> **Stated exercise**: Copy the items from the line with "What distance can" through the end of the items, swapping "green foliage" for "green leaves" and leaving everything else unchanged. Omit the pictures from your answer.

> **Entries shown**:
- - - - -

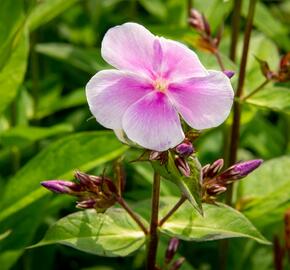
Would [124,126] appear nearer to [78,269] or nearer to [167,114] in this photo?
[167,114]

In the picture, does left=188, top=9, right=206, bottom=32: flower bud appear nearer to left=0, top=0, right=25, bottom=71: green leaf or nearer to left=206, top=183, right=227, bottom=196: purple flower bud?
left=0, top=0, right=25, bottom=71: green leaf

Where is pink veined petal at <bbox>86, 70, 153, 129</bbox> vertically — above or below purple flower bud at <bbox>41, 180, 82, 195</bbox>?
above

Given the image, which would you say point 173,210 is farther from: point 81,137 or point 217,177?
point 81,137

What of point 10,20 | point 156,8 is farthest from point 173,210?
point 156,8

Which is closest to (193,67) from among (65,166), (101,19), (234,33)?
(65,166)

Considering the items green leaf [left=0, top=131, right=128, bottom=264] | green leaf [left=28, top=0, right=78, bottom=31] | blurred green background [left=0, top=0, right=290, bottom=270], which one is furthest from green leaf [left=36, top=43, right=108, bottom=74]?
green leaf [left=0, top=131, right=128, bottom=264]

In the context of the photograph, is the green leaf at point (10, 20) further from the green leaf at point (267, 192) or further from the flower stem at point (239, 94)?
the green leaf at point (267, 192)

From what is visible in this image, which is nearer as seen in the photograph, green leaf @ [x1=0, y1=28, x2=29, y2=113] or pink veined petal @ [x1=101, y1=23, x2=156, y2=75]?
pink veined petal @ [x1=101, y1=23, x2=156, y2=75]
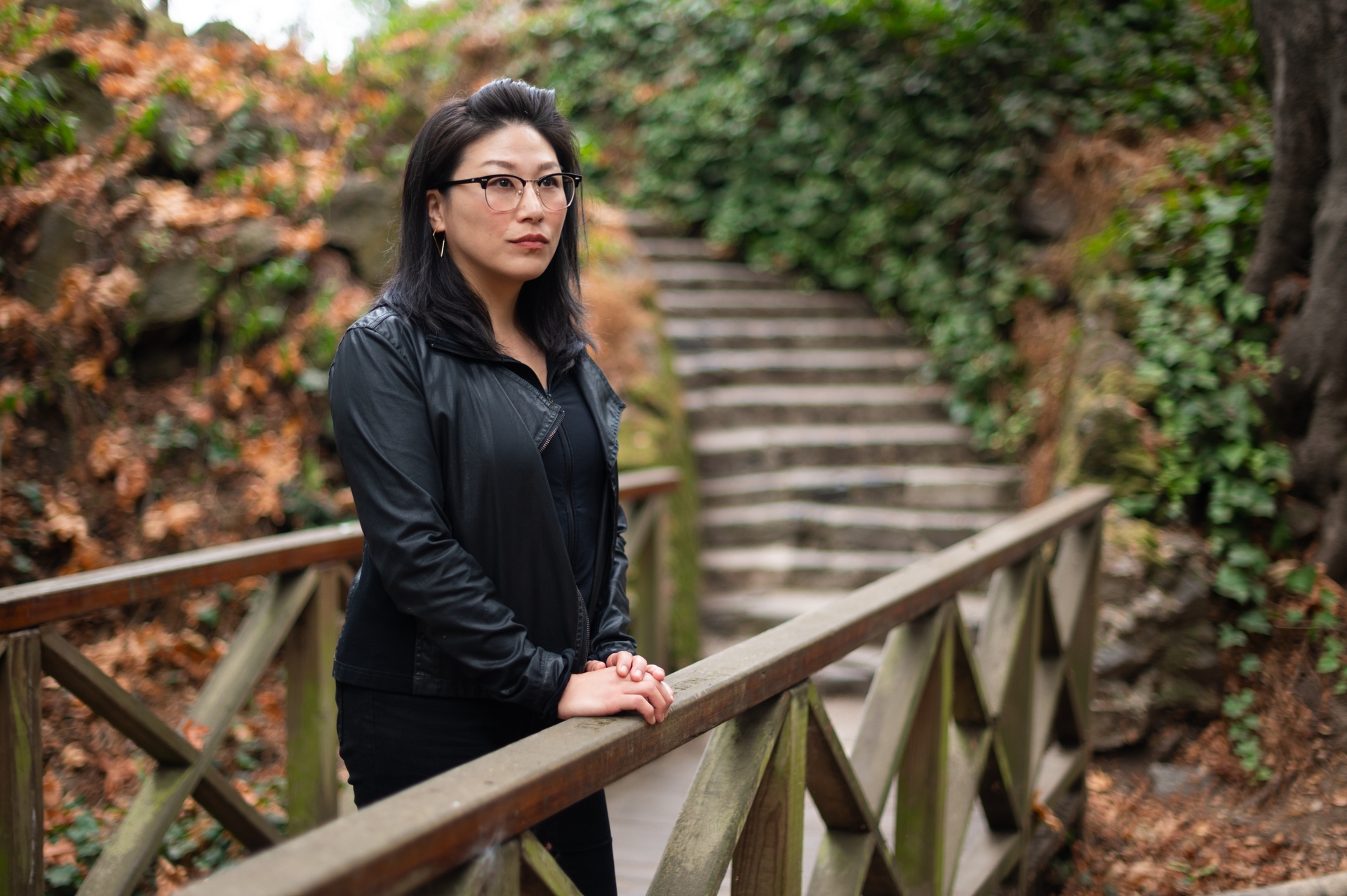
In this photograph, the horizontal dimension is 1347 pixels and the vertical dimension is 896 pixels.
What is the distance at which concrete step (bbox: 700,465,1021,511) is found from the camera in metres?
6.32

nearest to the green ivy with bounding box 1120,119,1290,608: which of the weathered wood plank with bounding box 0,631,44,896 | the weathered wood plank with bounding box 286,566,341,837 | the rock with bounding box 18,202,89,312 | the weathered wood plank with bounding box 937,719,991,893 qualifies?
the weathered wood plank with bounding box 937,719,991,893

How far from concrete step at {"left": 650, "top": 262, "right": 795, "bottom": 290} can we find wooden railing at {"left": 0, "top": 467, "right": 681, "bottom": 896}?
16.8 feet

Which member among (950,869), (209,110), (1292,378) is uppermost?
(209,110)

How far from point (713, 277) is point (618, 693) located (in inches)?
287

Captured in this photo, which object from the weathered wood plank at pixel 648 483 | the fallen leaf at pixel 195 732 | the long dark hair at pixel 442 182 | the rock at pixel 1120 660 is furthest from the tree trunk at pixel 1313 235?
the fallen leaf at pixel 195 732

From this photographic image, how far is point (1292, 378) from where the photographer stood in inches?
195

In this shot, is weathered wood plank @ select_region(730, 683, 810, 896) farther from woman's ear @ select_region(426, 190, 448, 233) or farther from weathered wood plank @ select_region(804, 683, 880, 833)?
woman's ear @ select_region(426, 190, 448, 233)

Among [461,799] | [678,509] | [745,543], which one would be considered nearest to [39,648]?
[461,799]

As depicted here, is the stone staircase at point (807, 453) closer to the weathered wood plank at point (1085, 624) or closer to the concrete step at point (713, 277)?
the concrete step at point (713, 277)

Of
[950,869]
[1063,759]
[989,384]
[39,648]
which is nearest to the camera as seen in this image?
[39,648]

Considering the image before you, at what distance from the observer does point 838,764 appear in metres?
2.08

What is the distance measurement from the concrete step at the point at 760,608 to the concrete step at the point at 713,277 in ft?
10.9

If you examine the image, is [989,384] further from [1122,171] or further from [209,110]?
[209,110]

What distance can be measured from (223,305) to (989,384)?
491 centimetres
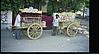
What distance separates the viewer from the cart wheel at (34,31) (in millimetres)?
7270

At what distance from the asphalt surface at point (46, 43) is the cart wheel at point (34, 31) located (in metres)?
0.08

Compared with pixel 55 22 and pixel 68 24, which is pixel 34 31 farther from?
pixel 68 24

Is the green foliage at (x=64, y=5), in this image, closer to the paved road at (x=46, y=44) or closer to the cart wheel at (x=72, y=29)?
the cart wheel at (x=72, y=29)

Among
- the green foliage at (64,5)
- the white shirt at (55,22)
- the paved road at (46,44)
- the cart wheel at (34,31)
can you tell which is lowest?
the paved road at (46,44)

- - - - -

> **The output**:
What distance can be measured from (223,305) to (989,384)?
491 centimetres
What distance separates the viewer from the cart wheel at (34,31) (in millimetres)?
7270

At what distance from the asphalt surface at point (46, 43) is the cart wheel at point (34, 31) located (in metres)?
0.08

Compared with pixel 55 22 and pixel 68 24, which is pixel 34 31 farther from?
pixel 68 24

Is the green leaves at (x=64, y=5), in this image, closer to the paved road at (x=46, y=44) or closer to the cart wheel at (x=72, y=29)?
the cart wheel at (x=72, y=29)

Among
- the green leaves at (64,5)
- the white shirt at (55,22)
- the paved road at (46,44)
- the cart wheel at (34,31)
can you tell which is lowest?
the paved road at (46,44)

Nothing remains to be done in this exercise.